Amazon and Flipkart escalate credit push in India, targeting merchants and consumers
Reuters reported that Amazon is preparing to expand lending to merchants and small businesses in India while Flipkart is exploring buy now pay later and personal credit lines, moves that could reshape consumer finance and small business credit in the country. The expansion matters because it leverages platform data to underwrite loans, intensifies competition with banks and NBFCs, and may draw fresh regulatory scrutiny.

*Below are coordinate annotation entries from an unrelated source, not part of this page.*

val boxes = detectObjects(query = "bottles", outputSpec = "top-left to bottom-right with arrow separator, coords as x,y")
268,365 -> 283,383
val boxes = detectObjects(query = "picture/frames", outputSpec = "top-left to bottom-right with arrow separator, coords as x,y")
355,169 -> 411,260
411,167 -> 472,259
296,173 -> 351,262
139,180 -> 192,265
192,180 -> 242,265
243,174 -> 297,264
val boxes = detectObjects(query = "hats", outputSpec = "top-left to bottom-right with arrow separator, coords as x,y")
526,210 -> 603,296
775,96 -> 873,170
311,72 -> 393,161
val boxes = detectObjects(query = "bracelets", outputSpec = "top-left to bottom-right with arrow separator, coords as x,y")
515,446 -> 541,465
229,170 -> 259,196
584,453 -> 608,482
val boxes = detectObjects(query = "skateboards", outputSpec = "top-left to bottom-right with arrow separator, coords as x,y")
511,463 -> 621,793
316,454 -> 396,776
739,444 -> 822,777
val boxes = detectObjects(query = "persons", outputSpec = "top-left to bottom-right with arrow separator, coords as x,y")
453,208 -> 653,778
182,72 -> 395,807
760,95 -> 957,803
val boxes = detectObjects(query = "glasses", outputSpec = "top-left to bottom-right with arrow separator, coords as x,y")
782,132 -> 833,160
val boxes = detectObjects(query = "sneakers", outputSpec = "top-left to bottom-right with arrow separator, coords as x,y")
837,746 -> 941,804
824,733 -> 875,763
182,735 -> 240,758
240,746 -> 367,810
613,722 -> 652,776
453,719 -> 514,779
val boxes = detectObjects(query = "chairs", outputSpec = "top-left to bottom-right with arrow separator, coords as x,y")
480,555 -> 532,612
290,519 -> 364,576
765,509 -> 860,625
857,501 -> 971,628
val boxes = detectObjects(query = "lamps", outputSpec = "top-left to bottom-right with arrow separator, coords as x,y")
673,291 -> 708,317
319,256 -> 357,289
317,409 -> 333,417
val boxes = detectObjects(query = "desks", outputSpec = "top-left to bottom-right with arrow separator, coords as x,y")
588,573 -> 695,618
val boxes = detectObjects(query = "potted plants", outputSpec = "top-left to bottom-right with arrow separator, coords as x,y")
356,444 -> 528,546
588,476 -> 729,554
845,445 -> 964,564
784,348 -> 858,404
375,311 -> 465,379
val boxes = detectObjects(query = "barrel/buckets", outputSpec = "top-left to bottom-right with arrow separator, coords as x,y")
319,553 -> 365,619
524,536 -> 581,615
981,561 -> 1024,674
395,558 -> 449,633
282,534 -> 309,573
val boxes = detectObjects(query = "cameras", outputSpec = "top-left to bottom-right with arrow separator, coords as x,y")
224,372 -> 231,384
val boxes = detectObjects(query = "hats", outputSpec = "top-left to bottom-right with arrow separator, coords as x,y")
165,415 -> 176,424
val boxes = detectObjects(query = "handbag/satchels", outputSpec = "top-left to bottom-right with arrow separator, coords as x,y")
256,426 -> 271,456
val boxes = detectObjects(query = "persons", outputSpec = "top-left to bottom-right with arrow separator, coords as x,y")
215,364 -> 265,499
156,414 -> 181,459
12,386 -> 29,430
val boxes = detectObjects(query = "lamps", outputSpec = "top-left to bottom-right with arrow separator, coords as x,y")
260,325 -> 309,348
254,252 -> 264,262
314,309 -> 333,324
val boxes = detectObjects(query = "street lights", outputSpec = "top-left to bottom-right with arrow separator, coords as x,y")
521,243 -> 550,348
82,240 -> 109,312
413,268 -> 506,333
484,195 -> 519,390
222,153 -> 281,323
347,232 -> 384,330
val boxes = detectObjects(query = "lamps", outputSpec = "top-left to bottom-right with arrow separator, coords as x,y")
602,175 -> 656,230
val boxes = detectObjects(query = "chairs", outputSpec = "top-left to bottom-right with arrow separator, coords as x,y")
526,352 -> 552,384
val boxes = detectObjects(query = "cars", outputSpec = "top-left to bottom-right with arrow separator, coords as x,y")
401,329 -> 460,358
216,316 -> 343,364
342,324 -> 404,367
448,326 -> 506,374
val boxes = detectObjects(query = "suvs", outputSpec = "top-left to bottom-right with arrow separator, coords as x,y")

Reuters reported on November 28 that Amazon is preparing to broaden lending to merchants and small businesses in India after acquiring fintech and credit assets earlier in the year, while Flipkart is exploring an expansion of buy now pay later services and personal credit lines. The developments mark a sharper turn by the two largest e commerce platforms toward embedding finance in commerce, with implications for credit access, incumbent lenders, and regulators.
Amazon’s Bengaluru based non bank lender, Axio, is being repositioned to offer more small business lending and cash management tools for merchants outside the biggest cities, according to the reporting. Flipkart’s plans center on consumer facing products, with a push into BNPL and personal credit lines aimed at increasing checkout conversion and consumer spending on its platform. Both moves build on existing investments in payments and lending infrastructure by the platforms earlier this decade.
Platform led credit can expand access in parts of India where formal lending has traditionally lagged. E commerce marketplaces collect rich transaction and behavioral data on merchants and shoppers, which can be used to underwrite small ticket working capital loans and short term consumer finance more quickly than traditional credit underwriting cycles. Extending Axio’s remit to smaller cities and towns could lower borrowing costs and reduce reliance on informal credit for many merchants, while BNPL products can boost consumption among price sensitive customers.
The shift also raises competitive and systemic questions. Banks and non bank finance companies will face pressure on margins and market share as platforms cross sell credit alongside goods and payments. Platform lenders often operate at scale with low customer acquisition costs and large data troves, creating a business model advantage that may concentrate lending in a handful of digital ecosystems. That dynamic could compress spreads for incumbents, push some smaller NBFCs to specialize, and accelerate consolidation in the sector.

Regulatory oversight will be central. The Reserve Bank of India oversees NBFC licensing and has issued digital lending guidelines in recent years aimed at fair practices, transparency and borrower protection. Platform expansion into consumer and merchant credit could invite closer scrutiny from the RBI and competition authorities, particularly around data use, cross subsidization of finance by e commerce revenue, and disclosure standards for BNPL products.
Longer term, the moves by Amazon and Flipkart reflect a global trend of platformization of finance, where commerce firms embed financial services to increase lifetime value and control of customer relationships. For India, the potential upside is greater financial inclusion and efficiency in small business finance. The trade off will be the need for vigilant regulation to manage concentration risks and protect consumers from over extension of credit. As platform lenders scale, policymakers will have to balance innovation and inclusion with systemic safeguards for a credit market that is rapidly reconfiguring around digital ecosystems.